The exegetical discussion of my creative works, contained in the final chapter, brings the theme of belonging to the fore, exploring the creative decision-making employed in composing this thesis. By examining the poems through a lens provided by Allison Halliday, I discuss my own construction of the concept of childhood, as seen in the poems, exploring how both the subjects explored, and the poetic forms and devices used, demonstrate my belief that childhood is a time of increasing awareness of self, and of awareness of being both part of things and apart from things. While children may enjoy simple, playful topics, they also have the sophistication to explore and understand global issues and to deal with demanding topics. The exegesis goes on to explore my growing awareness that it is not possible, nor even desirable, to attempt to explore every aspect or version of belonging, given that, like every other writer, I am constrained by my own experiences and knowledge. Finally, the exegesis looks at where children’s poetry belongs in contemporary Australia.
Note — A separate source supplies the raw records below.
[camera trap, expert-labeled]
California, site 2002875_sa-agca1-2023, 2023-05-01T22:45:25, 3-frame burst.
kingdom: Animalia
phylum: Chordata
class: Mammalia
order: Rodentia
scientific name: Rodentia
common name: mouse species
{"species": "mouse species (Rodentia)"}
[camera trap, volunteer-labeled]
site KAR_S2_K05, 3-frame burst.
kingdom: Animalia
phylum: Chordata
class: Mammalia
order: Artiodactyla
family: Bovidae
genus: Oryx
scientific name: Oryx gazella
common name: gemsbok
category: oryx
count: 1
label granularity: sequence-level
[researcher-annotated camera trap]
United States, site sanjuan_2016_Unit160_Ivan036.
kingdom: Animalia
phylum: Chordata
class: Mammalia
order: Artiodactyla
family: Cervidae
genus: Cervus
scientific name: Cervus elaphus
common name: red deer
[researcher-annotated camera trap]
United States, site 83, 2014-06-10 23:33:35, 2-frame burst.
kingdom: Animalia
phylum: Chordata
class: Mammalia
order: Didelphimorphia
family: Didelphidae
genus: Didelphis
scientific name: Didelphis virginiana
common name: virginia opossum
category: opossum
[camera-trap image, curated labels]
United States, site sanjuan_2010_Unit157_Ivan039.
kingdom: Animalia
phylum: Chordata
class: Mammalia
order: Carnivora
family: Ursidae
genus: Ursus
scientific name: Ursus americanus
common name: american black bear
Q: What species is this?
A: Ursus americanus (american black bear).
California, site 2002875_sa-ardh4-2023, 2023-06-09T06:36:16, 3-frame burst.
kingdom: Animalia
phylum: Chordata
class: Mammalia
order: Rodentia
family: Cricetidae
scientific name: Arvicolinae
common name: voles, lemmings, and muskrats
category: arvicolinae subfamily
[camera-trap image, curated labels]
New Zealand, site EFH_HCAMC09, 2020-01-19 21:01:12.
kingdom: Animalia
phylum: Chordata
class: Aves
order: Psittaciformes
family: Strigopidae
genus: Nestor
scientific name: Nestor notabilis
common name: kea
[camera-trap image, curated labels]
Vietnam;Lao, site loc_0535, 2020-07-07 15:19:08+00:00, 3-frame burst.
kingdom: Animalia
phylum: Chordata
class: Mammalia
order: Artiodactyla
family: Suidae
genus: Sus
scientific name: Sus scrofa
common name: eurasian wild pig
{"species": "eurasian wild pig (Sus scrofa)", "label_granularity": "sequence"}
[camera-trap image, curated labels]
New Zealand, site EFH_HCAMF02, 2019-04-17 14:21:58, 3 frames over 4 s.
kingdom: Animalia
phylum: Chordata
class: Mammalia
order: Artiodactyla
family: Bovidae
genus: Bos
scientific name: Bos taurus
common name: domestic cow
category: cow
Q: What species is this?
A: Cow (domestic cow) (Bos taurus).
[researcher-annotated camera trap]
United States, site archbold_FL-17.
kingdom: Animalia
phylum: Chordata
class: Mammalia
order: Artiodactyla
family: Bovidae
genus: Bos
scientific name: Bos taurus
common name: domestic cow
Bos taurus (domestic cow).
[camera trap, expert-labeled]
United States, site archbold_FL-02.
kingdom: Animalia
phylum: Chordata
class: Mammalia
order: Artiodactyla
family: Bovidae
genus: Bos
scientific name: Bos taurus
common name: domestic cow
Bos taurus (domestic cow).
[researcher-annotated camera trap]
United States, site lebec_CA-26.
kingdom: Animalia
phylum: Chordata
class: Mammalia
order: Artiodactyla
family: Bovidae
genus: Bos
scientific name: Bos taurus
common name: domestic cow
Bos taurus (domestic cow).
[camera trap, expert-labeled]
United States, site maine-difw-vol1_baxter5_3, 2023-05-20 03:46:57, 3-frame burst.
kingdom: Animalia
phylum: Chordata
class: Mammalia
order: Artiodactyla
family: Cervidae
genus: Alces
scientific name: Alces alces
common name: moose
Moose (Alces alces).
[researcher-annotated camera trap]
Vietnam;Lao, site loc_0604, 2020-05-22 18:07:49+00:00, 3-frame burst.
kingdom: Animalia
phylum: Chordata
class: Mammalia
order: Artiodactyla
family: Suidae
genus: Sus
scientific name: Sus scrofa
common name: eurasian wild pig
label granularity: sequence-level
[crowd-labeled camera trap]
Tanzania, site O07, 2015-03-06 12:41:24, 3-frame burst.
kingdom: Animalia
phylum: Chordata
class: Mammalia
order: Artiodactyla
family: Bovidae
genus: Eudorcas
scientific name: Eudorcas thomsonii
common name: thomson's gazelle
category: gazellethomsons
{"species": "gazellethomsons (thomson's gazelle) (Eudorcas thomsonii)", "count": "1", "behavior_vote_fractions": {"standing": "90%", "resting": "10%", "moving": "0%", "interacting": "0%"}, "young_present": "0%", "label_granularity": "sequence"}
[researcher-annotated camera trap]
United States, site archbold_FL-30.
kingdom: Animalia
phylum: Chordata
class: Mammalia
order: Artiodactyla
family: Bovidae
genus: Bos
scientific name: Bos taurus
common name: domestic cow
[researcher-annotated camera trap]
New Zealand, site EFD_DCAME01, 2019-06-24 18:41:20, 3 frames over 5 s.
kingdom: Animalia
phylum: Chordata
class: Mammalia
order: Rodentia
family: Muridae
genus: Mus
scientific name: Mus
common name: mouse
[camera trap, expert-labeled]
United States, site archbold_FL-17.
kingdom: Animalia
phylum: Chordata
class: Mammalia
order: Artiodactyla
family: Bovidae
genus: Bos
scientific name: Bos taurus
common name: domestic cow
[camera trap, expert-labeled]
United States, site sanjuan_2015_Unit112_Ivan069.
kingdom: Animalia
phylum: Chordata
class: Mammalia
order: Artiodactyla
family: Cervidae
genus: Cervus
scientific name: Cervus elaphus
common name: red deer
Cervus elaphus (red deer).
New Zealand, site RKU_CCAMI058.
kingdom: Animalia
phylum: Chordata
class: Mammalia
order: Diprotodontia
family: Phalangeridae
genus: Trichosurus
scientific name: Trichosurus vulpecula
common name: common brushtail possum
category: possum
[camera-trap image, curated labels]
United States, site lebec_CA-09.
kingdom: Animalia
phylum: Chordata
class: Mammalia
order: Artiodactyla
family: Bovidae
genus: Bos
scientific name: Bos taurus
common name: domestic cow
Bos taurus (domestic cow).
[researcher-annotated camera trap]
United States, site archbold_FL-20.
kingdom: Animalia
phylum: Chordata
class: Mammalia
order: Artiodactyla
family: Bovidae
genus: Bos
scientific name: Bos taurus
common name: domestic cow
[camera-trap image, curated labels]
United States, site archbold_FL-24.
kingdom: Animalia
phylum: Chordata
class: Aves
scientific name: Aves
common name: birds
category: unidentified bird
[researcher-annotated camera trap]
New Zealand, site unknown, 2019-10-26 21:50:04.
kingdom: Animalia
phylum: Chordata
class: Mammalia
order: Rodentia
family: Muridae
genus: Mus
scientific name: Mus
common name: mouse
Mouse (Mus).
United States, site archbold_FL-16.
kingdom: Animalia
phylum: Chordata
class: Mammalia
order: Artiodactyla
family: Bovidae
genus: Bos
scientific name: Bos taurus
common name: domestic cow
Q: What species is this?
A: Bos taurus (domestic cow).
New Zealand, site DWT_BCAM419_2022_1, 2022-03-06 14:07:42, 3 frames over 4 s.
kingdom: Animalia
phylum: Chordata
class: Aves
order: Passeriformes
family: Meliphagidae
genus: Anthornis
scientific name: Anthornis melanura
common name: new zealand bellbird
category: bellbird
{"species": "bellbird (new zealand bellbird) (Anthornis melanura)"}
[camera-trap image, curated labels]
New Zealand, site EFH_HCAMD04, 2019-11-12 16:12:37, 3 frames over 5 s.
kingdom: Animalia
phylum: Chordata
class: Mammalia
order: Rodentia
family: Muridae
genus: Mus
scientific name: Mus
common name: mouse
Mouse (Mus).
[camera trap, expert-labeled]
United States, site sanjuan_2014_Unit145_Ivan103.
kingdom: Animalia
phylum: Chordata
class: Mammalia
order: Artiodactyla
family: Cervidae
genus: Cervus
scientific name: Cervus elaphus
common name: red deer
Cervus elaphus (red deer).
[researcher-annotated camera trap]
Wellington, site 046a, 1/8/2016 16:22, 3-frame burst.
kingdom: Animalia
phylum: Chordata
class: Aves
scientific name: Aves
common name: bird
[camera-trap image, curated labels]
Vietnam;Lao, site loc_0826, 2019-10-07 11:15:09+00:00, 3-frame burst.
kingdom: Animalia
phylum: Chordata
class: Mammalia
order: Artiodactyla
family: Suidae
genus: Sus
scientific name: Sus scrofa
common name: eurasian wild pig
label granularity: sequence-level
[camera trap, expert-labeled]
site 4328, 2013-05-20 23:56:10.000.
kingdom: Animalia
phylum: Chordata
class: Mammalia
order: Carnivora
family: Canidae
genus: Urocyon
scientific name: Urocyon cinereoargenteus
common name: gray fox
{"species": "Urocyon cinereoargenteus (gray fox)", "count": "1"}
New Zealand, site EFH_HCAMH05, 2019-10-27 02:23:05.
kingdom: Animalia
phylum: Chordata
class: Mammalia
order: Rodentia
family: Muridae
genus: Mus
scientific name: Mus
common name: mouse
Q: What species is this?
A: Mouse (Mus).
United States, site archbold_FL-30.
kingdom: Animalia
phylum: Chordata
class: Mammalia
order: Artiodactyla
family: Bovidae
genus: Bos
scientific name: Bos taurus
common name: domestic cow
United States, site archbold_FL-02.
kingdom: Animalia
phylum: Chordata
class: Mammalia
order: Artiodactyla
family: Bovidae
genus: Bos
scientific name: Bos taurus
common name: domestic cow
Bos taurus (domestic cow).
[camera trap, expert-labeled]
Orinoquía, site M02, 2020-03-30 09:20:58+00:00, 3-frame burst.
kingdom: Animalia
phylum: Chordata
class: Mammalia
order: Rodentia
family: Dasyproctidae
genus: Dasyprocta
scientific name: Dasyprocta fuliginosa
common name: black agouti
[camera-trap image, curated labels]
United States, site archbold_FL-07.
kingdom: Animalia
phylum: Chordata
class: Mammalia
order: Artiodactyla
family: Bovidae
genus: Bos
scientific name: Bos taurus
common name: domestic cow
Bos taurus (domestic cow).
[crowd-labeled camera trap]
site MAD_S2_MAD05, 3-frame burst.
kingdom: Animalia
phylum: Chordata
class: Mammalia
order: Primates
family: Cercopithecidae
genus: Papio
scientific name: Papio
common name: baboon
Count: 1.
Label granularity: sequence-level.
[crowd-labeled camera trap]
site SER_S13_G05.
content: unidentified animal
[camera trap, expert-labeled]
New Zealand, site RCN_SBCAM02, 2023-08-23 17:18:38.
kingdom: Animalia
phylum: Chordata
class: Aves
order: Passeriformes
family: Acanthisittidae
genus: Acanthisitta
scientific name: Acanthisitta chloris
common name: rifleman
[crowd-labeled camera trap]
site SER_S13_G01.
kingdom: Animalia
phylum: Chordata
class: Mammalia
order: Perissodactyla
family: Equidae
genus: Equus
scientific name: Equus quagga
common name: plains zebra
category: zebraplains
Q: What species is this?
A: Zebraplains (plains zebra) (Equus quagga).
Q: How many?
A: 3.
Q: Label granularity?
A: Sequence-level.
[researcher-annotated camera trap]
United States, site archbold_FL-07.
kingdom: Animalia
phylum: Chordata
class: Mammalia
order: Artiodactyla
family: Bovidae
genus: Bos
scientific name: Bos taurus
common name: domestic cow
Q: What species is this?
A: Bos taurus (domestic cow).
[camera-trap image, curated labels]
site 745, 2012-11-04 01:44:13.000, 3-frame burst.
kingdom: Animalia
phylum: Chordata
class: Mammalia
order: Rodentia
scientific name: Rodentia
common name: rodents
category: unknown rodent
As a whole, the thesis demonstrates that poetry belongs in the hands of Australian children, providing a way to entertain and educate, as well as offering them an opportunity to explore the important theme of belonging. For, if children are able to find their own versions of belonging reflected in pleasurable ways, and given insight into many other versions of belonging, then they will engage not just with poetry, but with the world around them.
Access to this thesis is restricted to the exegesis.